And the upshot of what I'm hoping here is that these

two power series are equal then their coefficients must be equal.

And

[LAUGH]

it happens that this, is a formula for this.

This is a formula for the end Fibonacci number.

For real that is a formula for the Fibonacci numbers.

Well let's try it I mean here's the

100th Fibonacci number it's this pretty big number

so the idea here is that instead of trying to calculate a sub 100 by hand.

I'm just going to plug in n equals 100 and compute

this coefficient.

Let's estimate that without using a calculator.

Well, instead of writing 1.6, that's about what phi is, let's write 16 10ths.

[LAUGH],

instead of writing 16 10ths, let's approximate phi by 16 10ths written this

way 2 to the fourth or 16 so 2 to the fourth over 10.

But if I write it that way it kind of makes it a little bit

easier to do the estimation because 2 to the 4th over 10 to the 100th power.

Well that's 2 to the 4 100th over 10 to the 100th but now

2 to the 4 100th I can write that as 2 to the 10th to

the 40th.

And that's a smart move, because two and the 10th, I happen to know, is one

1024, so 2 to the t10th is practically 10 to the 3rd, it's about a thousand.

But 10 to the 3rd to the 40th, well that's 10 to the 100 and 20th.

So all together

[LAUGH],

the 100th Fibonacci number is in about 10 to

the 120th power divided by 10 to the 100th power,

[LAUGH]

all together then, I can guess that the

100 Fibonacci number is about 10 to the 20th.

Is that even close to being accurate.

Well, the actual retail value if you remember,

here it is, here's the 100th Fibonacci number.

And although it's kind of a pain to count the digits,

that 100 Fibonacci number is approximately 3.54 times 10 to the 20th.

Rock on Rockstar.

We've estimated the 100 Fibonacci's number, all with nothing but our wits.

Now this technique of analysing a sequence by building the associated power series.

That technique has a name.

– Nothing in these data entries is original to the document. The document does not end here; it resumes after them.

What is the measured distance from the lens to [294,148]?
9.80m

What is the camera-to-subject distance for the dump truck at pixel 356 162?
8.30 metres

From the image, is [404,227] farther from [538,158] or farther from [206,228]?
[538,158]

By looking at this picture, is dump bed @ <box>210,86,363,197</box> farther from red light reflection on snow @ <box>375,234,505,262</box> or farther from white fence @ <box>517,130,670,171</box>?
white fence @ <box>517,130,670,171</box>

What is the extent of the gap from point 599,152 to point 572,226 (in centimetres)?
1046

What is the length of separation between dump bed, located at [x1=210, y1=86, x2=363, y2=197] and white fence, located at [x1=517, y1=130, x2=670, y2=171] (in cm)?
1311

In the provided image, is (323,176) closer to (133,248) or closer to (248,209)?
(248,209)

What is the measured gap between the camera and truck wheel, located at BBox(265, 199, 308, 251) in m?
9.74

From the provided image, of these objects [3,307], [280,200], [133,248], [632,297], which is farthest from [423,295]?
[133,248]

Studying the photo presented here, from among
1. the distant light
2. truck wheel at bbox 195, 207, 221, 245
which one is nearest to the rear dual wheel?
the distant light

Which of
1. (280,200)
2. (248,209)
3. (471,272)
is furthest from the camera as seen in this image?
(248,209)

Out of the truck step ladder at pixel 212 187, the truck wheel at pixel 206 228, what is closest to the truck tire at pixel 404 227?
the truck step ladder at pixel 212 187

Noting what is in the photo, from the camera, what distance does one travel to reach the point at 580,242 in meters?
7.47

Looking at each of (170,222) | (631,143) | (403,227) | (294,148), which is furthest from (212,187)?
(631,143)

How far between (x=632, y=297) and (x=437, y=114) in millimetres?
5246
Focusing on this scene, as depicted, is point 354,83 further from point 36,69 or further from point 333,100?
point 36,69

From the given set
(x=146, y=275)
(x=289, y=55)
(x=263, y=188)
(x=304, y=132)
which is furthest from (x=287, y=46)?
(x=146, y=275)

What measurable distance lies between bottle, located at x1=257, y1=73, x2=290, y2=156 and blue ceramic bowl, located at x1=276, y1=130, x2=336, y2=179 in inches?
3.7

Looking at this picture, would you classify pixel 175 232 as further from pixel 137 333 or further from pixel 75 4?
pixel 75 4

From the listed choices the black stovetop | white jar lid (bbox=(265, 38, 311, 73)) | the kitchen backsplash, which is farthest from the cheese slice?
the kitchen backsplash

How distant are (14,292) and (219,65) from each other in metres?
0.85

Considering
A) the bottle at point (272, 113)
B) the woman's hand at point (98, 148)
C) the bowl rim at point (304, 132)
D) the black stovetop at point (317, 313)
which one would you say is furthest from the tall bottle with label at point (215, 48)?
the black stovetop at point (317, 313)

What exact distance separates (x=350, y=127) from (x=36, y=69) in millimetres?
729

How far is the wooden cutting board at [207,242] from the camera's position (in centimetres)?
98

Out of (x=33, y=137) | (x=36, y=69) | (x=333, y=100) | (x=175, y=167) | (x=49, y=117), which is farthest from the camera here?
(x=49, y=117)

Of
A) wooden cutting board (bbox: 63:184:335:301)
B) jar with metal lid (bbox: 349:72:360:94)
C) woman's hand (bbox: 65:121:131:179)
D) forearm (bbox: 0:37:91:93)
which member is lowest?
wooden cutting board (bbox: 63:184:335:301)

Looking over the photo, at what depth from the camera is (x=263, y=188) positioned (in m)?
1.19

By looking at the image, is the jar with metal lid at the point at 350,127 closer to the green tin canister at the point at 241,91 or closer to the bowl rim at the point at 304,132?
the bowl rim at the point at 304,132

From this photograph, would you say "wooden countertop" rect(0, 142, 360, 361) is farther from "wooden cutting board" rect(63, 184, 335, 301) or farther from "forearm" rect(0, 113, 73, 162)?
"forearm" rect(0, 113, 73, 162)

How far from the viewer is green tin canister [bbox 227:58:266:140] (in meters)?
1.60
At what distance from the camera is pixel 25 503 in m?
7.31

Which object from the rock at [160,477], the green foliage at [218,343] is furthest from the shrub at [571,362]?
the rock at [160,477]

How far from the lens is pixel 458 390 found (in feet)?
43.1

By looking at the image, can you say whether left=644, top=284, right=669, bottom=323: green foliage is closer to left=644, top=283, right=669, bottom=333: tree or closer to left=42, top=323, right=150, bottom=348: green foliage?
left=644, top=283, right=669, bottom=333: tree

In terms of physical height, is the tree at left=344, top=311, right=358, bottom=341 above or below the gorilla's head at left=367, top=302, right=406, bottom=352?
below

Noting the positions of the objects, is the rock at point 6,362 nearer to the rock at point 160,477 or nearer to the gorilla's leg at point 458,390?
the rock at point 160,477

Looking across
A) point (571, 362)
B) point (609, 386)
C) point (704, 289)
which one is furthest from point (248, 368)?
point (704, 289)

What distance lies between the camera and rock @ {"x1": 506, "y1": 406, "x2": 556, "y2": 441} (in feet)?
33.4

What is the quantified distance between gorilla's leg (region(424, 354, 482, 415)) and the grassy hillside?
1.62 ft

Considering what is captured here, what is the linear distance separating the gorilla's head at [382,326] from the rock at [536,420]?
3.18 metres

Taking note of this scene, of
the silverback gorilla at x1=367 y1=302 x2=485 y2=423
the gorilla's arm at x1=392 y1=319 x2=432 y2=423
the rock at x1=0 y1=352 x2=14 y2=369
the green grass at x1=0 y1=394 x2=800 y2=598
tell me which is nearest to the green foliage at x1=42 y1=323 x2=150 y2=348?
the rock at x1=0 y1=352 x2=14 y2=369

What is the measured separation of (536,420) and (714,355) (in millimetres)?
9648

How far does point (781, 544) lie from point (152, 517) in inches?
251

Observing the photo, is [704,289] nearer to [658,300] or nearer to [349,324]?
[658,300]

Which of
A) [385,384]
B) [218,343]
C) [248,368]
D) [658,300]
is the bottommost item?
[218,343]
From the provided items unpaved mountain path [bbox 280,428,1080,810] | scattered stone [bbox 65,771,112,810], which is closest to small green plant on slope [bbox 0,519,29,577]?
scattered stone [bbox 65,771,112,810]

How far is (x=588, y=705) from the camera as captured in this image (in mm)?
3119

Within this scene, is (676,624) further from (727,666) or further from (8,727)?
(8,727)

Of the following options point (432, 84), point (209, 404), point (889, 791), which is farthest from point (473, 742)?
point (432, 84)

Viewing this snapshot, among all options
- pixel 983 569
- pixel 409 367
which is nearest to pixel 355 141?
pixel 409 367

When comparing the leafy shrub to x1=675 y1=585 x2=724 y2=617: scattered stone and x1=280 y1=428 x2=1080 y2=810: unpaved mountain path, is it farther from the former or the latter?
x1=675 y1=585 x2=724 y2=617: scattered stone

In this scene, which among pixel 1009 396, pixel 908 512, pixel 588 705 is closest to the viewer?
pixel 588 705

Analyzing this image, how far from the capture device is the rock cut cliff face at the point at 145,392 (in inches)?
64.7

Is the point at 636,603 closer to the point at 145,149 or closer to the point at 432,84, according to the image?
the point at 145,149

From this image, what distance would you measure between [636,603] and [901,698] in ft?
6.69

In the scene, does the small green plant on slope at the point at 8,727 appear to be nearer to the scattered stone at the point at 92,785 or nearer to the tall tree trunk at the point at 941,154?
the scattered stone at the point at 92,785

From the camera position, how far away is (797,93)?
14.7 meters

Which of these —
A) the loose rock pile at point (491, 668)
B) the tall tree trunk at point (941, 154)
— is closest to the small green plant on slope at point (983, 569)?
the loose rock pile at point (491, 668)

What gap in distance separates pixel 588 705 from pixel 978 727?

And this sort of trick.

Where I analyse a sequence of numbers. In this case, the Fibonacci sequence.

By building a power series and then playing around with it like this

[INAUDIBLE]

formal way. This is called, generating functions.

One reason why this is a powerful technique, is that it lets you carry

a problem from one area of mathematics into a whole another area of mathematics.

We started with a very combinatorial feeling problem,

a discrete problem, a problem about sequences and

by applying this method of generating functions we

transported that problem into the realm of calculus.

And I think

this shows that mathematics at its deepest levels.

Is not a collection of disconnected subjects.

Mathematics is a single, unified whole, and all of these different areas of

mathematics are connected together.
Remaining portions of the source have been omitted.